_RECORDS FOR PROCESSING:_

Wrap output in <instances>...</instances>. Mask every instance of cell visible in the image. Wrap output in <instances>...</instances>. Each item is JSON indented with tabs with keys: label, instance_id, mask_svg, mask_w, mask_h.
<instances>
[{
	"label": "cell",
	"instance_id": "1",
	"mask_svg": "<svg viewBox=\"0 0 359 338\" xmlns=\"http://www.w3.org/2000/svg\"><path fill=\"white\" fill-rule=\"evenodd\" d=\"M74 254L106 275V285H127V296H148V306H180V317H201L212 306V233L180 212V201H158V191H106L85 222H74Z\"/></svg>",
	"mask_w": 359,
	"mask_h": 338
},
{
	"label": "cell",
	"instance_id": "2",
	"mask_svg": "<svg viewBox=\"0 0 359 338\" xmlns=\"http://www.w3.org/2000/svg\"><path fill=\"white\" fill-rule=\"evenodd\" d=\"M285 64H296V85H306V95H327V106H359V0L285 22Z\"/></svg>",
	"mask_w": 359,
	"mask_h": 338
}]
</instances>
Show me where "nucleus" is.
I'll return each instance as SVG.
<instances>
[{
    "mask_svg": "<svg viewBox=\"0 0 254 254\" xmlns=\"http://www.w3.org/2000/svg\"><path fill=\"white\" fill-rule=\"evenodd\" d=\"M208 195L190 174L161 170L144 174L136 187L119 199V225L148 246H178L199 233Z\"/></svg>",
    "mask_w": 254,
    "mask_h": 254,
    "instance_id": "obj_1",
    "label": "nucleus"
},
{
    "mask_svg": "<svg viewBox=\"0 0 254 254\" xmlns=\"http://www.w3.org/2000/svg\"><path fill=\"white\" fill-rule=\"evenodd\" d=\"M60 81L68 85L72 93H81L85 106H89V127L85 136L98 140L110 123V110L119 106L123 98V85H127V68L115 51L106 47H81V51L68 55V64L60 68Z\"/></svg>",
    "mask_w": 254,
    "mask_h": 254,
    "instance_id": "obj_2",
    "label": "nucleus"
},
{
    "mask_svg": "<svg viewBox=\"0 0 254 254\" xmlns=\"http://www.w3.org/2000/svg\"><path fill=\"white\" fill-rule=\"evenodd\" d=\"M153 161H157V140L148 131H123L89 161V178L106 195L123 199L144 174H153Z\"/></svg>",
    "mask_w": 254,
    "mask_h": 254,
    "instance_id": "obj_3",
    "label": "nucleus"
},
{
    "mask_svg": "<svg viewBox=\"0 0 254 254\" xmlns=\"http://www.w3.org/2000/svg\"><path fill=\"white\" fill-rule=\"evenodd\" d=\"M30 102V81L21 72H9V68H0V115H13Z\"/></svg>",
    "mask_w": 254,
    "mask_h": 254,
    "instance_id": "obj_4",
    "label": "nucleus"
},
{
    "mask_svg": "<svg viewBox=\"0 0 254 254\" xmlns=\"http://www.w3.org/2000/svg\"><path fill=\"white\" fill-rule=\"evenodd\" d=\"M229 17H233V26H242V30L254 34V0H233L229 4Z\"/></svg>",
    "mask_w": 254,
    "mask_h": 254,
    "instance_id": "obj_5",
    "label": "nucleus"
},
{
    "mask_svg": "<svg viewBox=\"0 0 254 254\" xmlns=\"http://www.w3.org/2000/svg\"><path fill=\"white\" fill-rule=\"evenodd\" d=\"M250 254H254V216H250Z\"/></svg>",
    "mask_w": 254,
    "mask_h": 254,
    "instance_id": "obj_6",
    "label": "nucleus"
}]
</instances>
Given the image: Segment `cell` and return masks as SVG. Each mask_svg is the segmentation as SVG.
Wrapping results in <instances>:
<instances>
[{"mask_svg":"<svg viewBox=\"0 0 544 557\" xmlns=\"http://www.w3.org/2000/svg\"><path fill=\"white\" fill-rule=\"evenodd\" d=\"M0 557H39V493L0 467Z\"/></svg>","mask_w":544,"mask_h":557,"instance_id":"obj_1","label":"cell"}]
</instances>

_SHORT TASK:_ Collect every line in the material above that contains the word "return", and copy each one out in full.

_COMPLETED TASK:_
I'll return each instance as SVG.
Given the image: Segment `cell` and return masks as SVG. Each mask_svg is the segmentation as SVG.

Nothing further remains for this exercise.